DOSSIER. NIGER : évolution économique, perspectives et risques, selon le FMI

CONTEXTE. Le Niger est confronté à des défis majeurs de développement, aggravés par des incursions terroristes, la faiblesse des prix à l’exportation de l’uranium et les changements climatiques. La croissance du PIB a néanmoins atteint le taux respectable de 5 % au cours des deux dernières années. Elle devrait s’établir en moyenne à 7 % sur les cinq prochaines années grâce aux réformes, au soutien considérable des bailleurs de fonds, à plusieurs grands projets et à l’impulsion ponctuelle donnée par le lancement prévu des exportations de pétrole brut en 2022.

Exécution du programme. La mise en œuvre du programme a été satisfaisante dans l’ensemble. Tous les objectifs quantitatifs pour la fin mars et la fin juin 2018 ont été atteints à l’exception de l’apurement des arriérés de paiement intérieurs, mais l’objectif fixé pour la fin décembre 2018 reste atteignable. La mise en œuvre du programme de réformes structurelles progresse assez bien.

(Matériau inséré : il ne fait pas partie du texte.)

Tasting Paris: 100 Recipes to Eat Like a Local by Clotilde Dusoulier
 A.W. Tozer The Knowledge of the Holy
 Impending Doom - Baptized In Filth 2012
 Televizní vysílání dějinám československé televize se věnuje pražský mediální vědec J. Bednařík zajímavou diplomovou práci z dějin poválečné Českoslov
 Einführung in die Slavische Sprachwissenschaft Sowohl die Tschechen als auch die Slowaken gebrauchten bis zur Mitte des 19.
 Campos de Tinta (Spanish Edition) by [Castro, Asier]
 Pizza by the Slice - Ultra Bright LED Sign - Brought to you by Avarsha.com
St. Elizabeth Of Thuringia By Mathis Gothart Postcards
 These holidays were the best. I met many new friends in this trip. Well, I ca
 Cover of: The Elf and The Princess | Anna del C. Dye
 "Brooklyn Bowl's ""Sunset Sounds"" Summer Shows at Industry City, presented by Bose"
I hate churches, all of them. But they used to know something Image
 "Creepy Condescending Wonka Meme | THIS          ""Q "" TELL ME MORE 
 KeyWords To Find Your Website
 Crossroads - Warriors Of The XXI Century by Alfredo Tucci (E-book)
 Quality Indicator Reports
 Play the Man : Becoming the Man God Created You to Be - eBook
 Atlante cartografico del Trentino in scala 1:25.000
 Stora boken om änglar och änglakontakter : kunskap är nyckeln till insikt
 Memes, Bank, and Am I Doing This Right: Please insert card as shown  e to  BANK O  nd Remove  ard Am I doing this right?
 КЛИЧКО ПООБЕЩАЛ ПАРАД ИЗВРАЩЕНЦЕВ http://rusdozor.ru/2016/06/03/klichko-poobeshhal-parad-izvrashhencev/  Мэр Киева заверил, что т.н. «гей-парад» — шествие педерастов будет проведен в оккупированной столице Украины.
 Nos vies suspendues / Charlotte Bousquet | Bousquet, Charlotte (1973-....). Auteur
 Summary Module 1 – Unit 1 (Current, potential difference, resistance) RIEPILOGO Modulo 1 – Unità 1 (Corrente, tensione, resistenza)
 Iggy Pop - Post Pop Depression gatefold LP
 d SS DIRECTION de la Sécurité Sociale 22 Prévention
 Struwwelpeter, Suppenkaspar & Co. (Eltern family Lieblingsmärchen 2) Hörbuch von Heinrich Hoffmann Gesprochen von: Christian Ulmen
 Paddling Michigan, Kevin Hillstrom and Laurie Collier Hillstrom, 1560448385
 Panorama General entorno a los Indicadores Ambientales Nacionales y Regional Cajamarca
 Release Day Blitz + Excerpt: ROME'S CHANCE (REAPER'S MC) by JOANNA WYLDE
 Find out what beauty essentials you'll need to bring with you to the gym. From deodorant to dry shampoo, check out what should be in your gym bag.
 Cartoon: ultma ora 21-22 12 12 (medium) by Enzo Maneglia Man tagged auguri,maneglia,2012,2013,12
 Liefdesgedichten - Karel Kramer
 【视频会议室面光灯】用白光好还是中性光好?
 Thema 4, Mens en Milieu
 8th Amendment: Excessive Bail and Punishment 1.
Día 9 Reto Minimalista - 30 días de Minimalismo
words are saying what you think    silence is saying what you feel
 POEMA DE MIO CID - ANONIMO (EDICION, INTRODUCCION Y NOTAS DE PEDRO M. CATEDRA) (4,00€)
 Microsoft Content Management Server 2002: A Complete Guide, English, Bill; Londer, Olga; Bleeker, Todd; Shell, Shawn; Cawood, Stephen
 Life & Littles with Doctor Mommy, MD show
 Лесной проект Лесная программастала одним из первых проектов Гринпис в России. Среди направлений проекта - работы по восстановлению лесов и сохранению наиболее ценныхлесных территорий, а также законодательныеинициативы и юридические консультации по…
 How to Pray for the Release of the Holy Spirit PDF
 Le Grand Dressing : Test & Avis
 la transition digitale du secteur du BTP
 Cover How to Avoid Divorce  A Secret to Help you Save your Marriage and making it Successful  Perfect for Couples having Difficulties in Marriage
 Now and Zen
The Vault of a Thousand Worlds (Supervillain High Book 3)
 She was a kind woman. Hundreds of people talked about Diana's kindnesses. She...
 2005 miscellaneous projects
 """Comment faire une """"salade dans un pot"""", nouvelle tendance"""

Le programme 2018. L’accent continue d’être mis sur une action budgétaire prudente pour préserver la stabilité macroéconomique. La mise en œuvre du budget a été soutenue par la bonne tenue des recettes favorisée par le renforcement systématique des capacités de l’administration fiscale et l’impulsion donnée par des recettes ponctuelles. Le déficit budgétaire et le financement intérieur ont diminué plus rapidement que prévu.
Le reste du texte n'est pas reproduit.